文:ベストカーWeb編集部/写真:ホンダ

 いまや海外生産の日本車といえば、ホンダWR-V(インド生産)やオデッセイ(中国生産)、ハイラックス(タイ生産)、タウンエース&ライトエース(インドネシア生産)、キックス(タイ生産)、少し前であればスズキがハンガリー工場生産のスプラッシやSX4 S-CROSS、エスクードとバレーノ(タイ生産)など珍しくなくなった。

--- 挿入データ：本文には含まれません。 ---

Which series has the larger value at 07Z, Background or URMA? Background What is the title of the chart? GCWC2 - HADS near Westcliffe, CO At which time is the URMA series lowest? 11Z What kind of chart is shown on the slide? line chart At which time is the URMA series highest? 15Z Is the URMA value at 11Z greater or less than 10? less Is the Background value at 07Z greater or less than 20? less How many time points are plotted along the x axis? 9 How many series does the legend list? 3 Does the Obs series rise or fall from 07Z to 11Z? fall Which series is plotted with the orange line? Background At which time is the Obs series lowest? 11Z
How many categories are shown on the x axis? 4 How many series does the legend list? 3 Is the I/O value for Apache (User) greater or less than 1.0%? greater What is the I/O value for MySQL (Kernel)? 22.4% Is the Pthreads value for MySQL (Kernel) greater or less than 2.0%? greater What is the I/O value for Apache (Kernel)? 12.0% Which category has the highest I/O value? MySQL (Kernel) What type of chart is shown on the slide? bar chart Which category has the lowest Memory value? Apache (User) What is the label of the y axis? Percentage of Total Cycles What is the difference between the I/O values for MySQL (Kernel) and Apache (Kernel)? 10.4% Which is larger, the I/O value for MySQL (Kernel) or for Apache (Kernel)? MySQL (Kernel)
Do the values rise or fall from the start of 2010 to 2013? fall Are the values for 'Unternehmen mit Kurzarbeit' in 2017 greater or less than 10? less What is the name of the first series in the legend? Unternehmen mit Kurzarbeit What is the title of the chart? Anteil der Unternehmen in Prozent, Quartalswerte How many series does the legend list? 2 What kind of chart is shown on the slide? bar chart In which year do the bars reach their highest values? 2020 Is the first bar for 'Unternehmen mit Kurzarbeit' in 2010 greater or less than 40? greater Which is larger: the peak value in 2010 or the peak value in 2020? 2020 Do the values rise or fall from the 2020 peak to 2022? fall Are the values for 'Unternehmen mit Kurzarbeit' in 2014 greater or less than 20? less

 しかし、どうしても日本で販売してほしいと、いうほどのことはない……と思うのは筆者だけだろうか?特に日産車などなぜ日本でも販売しないのかと思うクルマもある。

 今から38年前のバブル経済真っ只中の1988年4月、ホンダはアメリカ・オハイオ工場で生産されていたアコードクーペを左ハンドルのまま、日本に逆輸入して販売した。その名もUSアコードクーペである。このアコードクーペが国産メーカーの逆輸入車第1号となったのだった。

 当時はバブル期で景気は非常によかったが、それでも一般的な日本人にとって、輸入車はまだ高嶺の花。だからこそ左ハンドルへの憧れは強かったし、国産メーカー車であっても、アメリカの香りのするアコードクーペは、エレガントで日本車にはない雰囲気で大人気となったのだ。

 ドアの開閉だけでシートベルトの着脱ができるパッシブシートベルトやBOSE製オーディオシステム、豪華絢爛な本革シートなど、雰囲気も日本製とは一線を画していた。価格も260万円と、プレリュードSiが224万4000円ということを考えると、かなり高額だった。

 初代アコードクーペは1988年の輸入開始から1990年2月末まで日本国内において1万台を超える販売台数を数え、大ヒットした。

 アコードクーペはその後、1990年3月から2代目、1994年2月からは3代目が逆輸入されたが、物珍しさや逆輸入車の特別感は徐々に薄れ、最終的には不況やクーペ人気の下降もあって、1997年8月をもって逆輸入終了。

 他のメーカーはUSアコードクーペのヒットをどう見ていたのだろうか?トヨタは1992年にセプタークーペとワゴンを、日産はブルーバードオージィ、三菱はエクリプスを販売した。

 アコードクーペのヒットで気をよくしたホンダは、1991年からアコードUSワゴンを逆輸入して販売すると大ヒット、続けて2代目も売れ続けたものの、日本生産となった3代目はそれほど売れなかった……。ちなみにアメリカ生産のシビッククーペは1992年8月から1996年1月まで販売されていた。